Mountain in Banff NP, Alberta, Canada

Mount Byng is a 2940 m mountain summit located in the upper Spray River Valley of southern Banff National Park, in the Canadian Rockies of Alberta, Canada. It is the second-highest point in the Blue Range. Mount Byng's nearest higher peak is Mount Alcantara, 6.5 km to the west-southwest. The majestic Mount Assiniboine is situated 10 km to the northwest of Byng.

==History==
Mount Byng was named in 1918 for Julian Byng, 1st Viscount Byng of Vimy, a British Field Marshal who served during the First World War where he commanded the Canadian Corps, and later served as Governor General of Canada.

The mountain's name was made official in 1928 by the Geographical Names Board of Canada.

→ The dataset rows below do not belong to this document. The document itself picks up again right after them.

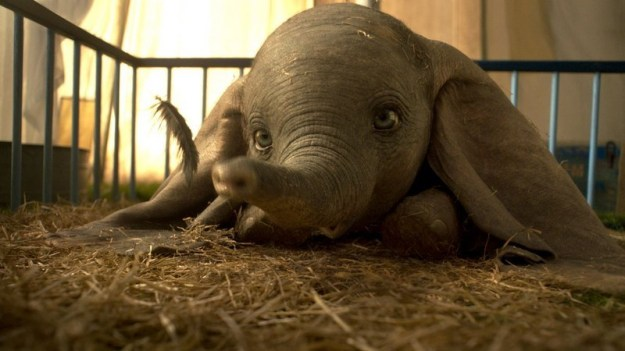 Dumbo | Disney Live-Action Remakes From Worst To Best | Brain Berries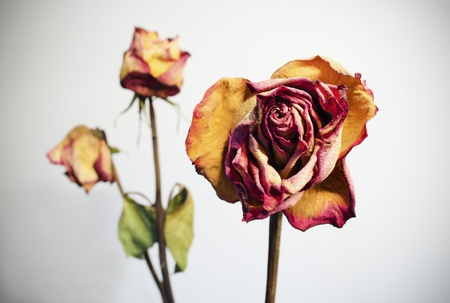 Three withered roses on a white background with vignetting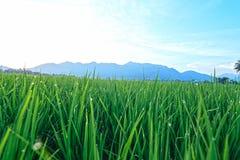 Villaggio del giacimento del riso Fotografia Stock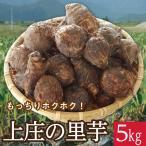 予約販売開始!毎年大人気!「上庄の里芋5kg」 越前大野 福井特産 上田農園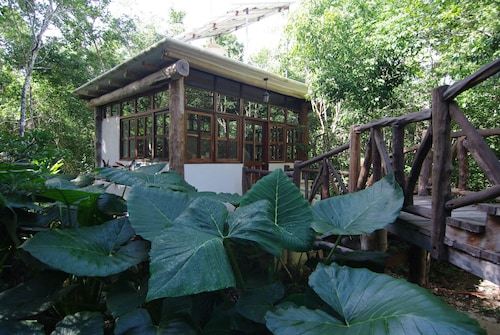 Casita Milagros - A Jungle Tree House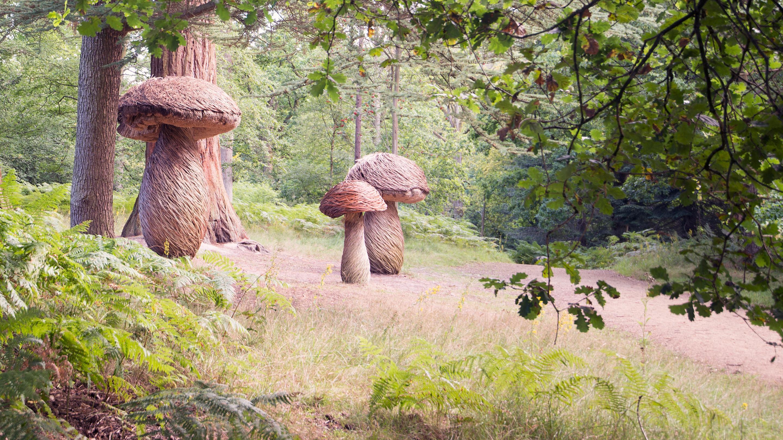 Mushroom sculptures at Wakehurst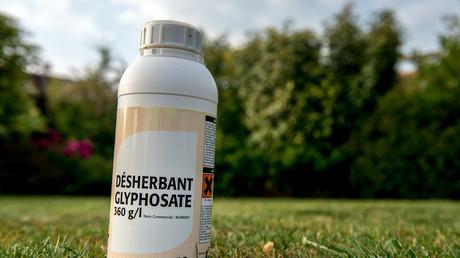 Une bouteille de glyphosate dans un champ en France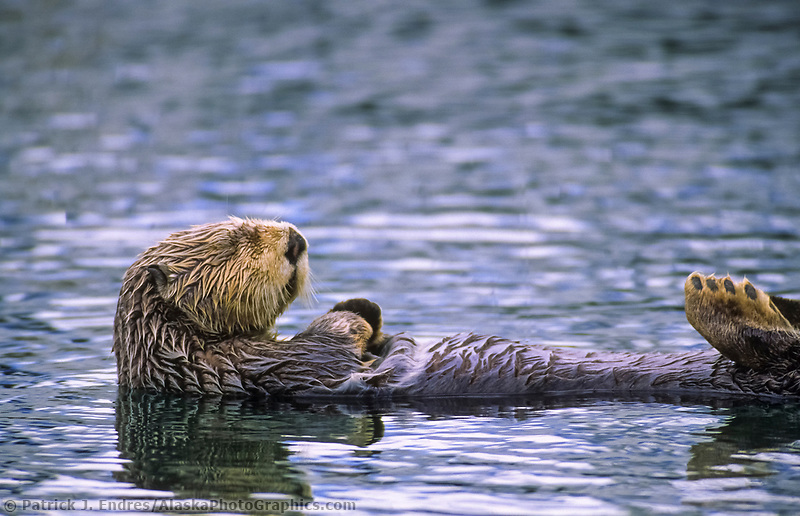 Sleeping sea otter, Cordova, Alaska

The first ascent was made in 1934 by H.S. Crosby, with guide Rudolph Aemmer.

==Geology==
Mount Byng is composed of sedimentary rock laid down during the Precambrian to Jurassic periods and was later pushed east and over the top of younger rock during the Laramide orogeny.

==Climate==
Based on the Köppen climate classification, Mount Byng is located in a subarctic climate with cold, snowy winters, and mild summers. Temperatures can drop below −20 °C with wind chill factors below −30 °C. In terms of favorable weather, June through September are the best months to climb. Precipitation runoff from the mountain drains into Owl Creek and Currie Creek, which empty into the Spray Lakes Reservoir.